— start of Available records —
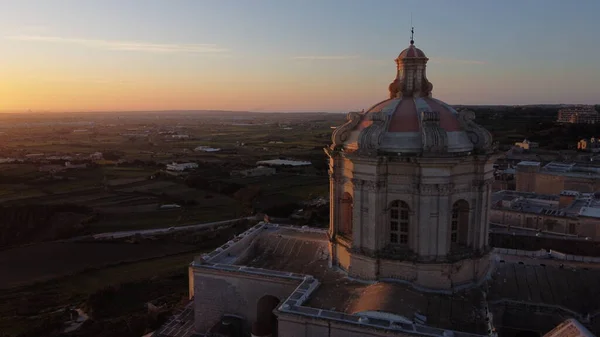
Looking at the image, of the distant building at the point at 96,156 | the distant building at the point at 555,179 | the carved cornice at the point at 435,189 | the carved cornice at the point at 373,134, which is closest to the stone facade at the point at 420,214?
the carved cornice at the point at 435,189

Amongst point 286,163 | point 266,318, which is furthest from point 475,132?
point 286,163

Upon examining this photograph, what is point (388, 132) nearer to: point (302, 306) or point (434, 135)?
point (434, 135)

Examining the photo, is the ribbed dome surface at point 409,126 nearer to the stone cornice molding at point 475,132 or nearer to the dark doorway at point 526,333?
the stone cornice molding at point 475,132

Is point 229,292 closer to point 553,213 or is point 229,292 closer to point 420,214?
— end of Available records —
— start of Available records —
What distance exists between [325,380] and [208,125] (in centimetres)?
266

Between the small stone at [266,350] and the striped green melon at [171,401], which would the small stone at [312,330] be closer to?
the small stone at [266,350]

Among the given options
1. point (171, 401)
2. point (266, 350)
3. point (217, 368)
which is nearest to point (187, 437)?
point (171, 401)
— end of Available records —
→ **Problem**:
Rewrite the listing as a numbered list, from the line containing "Upon examining this" up to and including the line containing "Is point 229,292 closer to point 553,213", leaving out blank lines.

→ **The result**:
1. Upon examining this photograph, what is point (388, 132) nearer to: point (302, 306) or point (434, 135)?
2. point (434, 135)
3. Examining the photo, is the ribbed dome surface at point 409,126 nearer to the stone cornice molding at point 475,132 or nearer to the dark doorway at point 526,333?
4. the stone cornice molding at point 475,132
5. Is point 229,292 closer to point 553,213 or is point 229,292 closer to point 420,214?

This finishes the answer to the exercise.